**DATA SUPPLIED**

— start —

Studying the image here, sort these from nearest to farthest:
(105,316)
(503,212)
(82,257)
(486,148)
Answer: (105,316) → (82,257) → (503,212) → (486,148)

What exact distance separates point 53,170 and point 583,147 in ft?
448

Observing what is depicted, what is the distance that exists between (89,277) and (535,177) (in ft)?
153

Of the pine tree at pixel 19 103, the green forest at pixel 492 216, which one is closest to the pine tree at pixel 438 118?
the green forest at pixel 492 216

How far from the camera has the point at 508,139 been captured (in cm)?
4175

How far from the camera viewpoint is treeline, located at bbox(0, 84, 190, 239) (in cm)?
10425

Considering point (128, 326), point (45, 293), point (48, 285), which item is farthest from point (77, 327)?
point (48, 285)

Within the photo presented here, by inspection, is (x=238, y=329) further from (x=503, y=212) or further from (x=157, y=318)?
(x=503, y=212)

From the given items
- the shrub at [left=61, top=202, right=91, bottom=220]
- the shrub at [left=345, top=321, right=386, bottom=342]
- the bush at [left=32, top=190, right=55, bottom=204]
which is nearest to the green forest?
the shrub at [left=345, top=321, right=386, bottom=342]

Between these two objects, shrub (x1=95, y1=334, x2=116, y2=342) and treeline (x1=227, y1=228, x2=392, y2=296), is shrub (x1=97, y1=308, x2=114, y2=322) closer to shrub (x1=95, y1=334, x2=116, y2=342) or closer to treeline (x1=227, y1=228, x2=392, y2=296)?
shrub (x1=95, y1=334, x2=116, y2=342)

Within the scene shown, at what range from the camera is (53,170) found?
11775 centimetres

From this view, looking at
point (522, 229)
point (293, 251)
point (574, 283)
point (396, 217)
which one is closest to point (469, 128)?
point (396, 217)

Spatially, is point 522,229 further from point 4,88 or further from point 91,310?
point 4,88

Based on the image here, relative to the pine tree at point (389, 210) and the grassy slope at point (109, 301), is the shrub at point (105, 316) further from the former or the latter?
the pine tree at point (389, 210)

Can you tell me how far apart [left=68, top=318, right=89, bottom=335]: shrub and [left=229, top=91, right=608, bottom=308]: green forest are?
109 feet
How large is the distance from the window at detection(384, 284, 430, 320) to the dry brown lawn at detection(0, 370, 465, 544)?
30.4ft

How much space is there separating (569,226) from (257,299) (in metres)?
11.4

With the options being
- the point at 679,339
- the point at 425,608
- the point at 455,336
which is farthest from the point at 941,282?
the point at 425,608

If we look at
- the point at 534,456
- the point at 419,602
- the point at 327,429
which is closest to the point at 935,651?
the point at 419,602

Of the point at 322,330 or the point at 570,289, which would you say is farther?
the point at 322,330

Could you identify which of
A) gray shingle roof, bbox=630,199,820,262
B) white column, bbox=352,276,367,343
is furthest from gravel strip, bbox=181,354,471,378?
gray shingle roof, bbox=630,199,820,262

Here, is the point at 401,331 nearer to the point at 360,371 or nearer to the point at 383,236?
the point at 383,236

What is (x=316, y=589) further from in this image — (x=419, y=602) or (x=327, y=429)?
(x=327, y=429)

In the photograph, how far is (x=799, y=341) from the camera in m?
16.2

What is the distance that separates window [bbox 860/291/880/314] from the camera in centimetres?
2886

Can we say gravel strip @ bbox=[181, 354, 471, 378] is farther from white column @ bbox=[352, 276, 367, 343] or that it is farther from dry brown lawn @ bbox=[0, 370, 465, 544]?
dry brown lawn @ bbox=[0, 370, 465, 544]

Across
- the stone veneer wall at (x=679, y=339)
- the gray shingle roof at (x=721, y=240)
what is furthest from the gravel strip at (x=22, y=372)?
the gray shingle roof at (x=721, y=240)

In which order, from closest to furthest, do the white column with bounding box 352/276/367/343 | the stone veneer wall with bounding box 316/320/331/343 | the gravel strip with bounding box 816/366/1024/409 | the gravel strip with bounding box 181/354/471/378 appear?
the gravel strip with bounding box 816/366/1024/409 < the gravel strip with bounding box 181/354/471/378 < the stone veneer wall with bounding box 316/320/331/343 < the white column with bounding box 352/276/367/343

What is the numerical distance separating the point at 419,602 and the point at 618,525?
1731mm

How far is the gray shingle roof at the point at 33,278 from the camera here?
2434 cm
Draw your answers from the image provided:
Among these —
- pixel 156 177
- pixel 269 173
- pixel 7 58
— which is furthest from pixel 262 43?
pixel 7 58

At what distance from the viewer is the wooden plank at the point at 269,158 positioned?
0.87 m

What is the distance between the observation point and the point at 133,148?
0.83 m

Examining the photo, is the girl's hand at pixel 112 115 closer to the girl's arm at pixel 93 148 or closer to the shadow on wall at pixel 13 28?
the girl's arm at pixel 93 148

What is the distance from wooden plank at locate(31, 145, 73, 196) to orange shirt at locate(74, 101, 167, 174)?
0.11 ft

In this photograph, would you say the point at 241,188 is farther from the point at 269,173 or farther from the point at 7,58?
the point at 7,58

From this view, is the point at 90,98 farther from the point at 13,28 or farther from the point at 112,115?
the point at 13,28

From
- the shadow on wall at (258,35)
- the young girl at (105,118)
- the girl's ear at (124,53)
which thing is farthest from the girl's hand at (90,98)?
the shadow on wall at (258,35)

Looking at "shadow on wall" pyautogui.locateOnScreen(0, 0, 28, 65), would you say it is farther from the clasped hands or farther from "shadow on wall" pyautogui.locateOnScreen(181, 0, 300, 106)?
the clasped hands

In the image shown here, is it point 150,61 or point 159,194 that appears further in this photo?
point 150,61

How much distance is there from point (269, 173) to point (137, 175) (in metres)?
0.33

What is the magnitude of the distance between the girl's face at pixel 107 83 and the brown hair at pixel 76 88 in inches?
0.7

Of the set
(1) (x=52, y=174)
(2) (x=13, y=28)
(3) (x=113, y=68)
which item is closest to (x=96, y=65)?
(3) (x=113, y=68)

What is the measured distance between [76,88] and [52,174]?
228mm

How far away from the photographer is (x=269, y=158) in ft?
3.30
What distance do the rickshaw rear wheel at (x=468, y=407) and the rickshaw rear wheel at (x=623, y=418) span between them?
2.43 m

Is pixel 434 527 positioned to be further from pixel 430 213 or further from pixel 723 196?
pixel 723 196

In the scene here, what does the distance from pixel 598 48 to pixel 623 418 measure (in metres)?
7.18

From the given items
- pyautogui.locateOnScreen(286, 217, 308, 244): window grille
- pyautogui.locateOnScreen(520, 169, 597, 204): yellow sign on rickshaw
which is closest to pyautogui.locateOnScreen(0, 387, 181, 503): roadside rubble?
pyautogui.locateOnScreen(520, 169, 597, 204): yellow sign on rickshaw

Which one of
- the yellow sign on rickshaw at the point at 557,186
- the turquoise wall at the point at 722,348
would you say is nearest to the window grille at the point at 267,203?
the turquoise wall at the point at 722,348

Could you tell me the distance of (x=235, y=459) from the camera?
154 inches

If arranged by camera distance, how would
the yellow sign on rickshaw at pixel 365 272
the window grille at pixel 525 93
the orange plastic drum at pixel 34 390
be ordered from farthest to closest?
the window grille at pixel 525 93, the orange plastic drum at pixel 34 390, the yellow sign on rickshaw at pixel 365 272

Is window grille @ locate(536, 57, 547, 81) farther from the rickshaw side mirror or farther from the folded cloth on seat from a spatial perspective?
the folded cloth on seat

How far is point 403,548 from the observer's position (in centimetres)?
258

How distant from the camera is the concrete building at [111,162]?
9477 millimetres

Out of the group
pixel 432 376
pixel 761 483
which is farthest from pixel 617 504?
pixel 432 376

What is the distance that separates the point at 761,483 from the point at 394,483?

— end —

**WHAT NEEDS TO BE DONE**
Give the records from the line containing "How distant from" through the end of the records as a Markdown table with two columns: Row, holding a running row number, and Text, holding the line. Leave out blank lines.

**FINISHED EXERCISE**
| Row | Text |
|---|---|
| 1 | How distant from the camera is the concrete building at [111,162]? |
| 2 | 9477 millimetres |
| 3 | Out of the group |
| 4 | pixel 432 376 |
| 5 | pixel 761 483 |
| 6 | which is farthest from pixel 617 504? |
| 7 | pixel 432 376 |
| 8 | What is the distance that separates the point at 761,483 from the point at 394,483? |